Comfortable financial risk profile The financial risk profile of the company is marked by comfortable capital structure and liquidity position albeit increasing operating cycle. Given the change in the company’s business model from that of outsourced manufacturing model to own assembling and manufacturing model, the company’s term debt has increased over the last 2 financial years. However, the overall gearing (including net creditors) of the company reduced to 0.64 times as on March 31, 2017 (as against 1.07 times as on March 31, 2016) owing to lower utilisation of Non-Fund based limits due to curtailed operations in H2FY17. Further, Lava has raised additional capital in December 2017 upon conclusion of a USD 30 million (Rs.192.46 Crore) preferential investment from a Chinese investor, Tsinghua Unigroup.
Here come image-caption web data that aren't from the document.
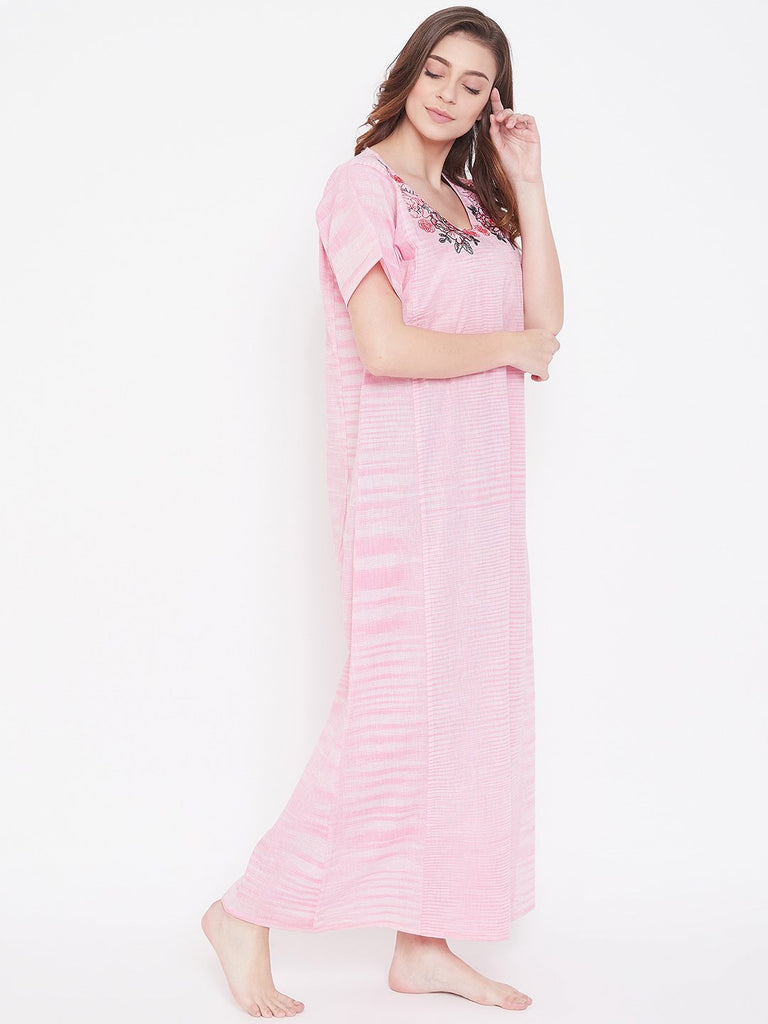 Pastel Rose Cotton Nightdress with Embroidered Neckline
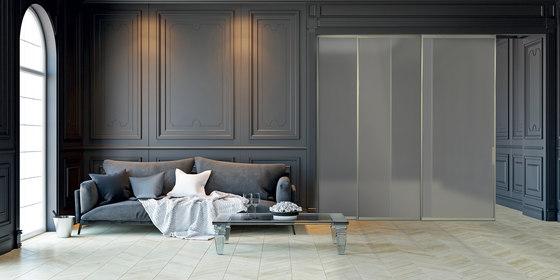 i-Frame Coulissante Porte | Rombi de Casali | Portes intérieures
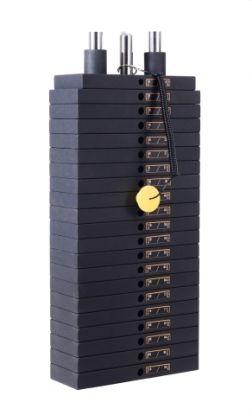 Vektmagasin 95kg til 475A,660,680T, HR_LR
The company had also signed a deal for preferential allotment of Rs.52 cr to Benett Coleman Company Ltd in Sept-17. This has resulted in improved capital structure and liquidity position. The liquidity position has been further supported with the company receiving Rs.291.85 Cr. (from February - April 2017) from Custom Department towards refund of excess CVD paid in FY15 and FY16. As on December 31, 2017, the company had free cash and bank balance (including Mutual Fund investments) of Rs.407 crore. The operating cycle however increased to 41 days during FY17 from 23 days in FY16 on account of increase in inventory period to 61 days during FY17 from 47 days in FY16. Also, the average collection period has increased during the period as the company has been extending higher credit period to some of its channel partners so as to push the sales.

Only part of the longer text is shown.